Structural and biophysical studies of transcriptional regulatory and anti-termination complexes

Lead Research Organisation: MRC National Inst for Medical Research


The work involves the application of biophysical and structural methods to investigate the mechanism of transcriptional regulation.

Technical Summary

Transcriptional anti-termination is a ubiquitous mechanism responsible for regulation and control of gene expression in eubacteria, archaebacteria, eukaryotic viruses and probably also in eukaryotes. The basic tenet of any antitermination mechanism is that the RNA polymerase (RNAP) becomes modified in such a way that it is able to readthrough termination signals allowing it to transcribe into a downstream gene, or further into an operon. The long term goal and objective of this work is to obtain detailed biochemical, biophysical and structural information concerning transcriptional anti-termination complexes in an attempt to provide insight into this important and ubiquitous mechanism of gene regulation. To do this we plan to undertake two main areas of study. The first will concentrate on the identification of components of anti-termination complexes using immunoprecipitation methods combined with mass spectroscopy.

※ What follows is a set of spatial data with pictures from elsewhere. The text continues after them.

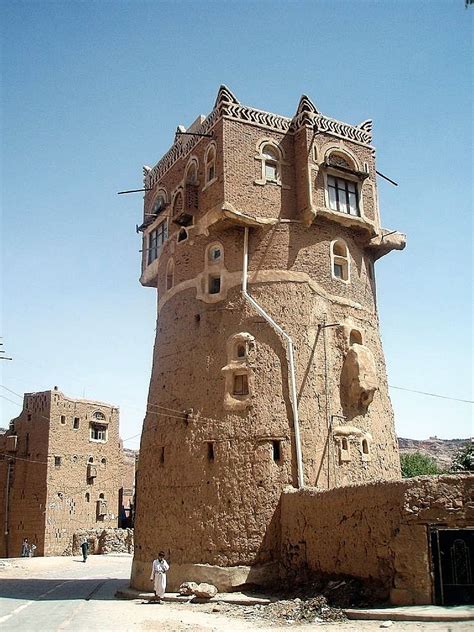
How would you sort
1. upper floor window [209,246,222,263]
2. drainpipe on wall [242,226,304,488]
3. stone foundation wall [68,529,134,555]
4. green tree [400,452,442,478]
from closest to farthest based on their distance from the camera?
drainpipe on wall [242,226,304,488], upper floor window [209,246,222,263], stone foundation wall [68,529,134,555], green tree [400,452,442,478]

The second will focus on the detailed in vitro characterisation of the proteins and complexes involved in antitermination. This will combine structural data obtained from X-ray crystallographic, cryo-electron microscopy and magnetic resonance methods with kinetic and equilibrium binding data obtained from biophysical and biochemical measurements.||Initially, we will focus on the identification and characterisation of the components of antitermination complexes derived from E. coli and M. tuberculosis. However, this will be quickly extended to look at complexes from other organisms such as Mycobacterium leprae and the related but non-pathogenic Mycobacterium phlei and Mycobacterium smegmatis. As rRNA synthesis is intimately linked with bacterial growth rate we will be able to make a valuable comparison between the composition of antitermination complexes from slow growing pathogenic bacteria and the fast growing non-pathogenic varieties. We will also investigate sensor kinase directed antitermination mechanisms, initially concentrating on the proteins from the well-characterised E. coli and B. subtilis Bgl and Sac systems. However, we would also like to look at these systems in slow growing pathogenic mycobacteria, where the control of nutrient uptake is an important issue and sensor kinase directed antitermination mechanisms may well be involved.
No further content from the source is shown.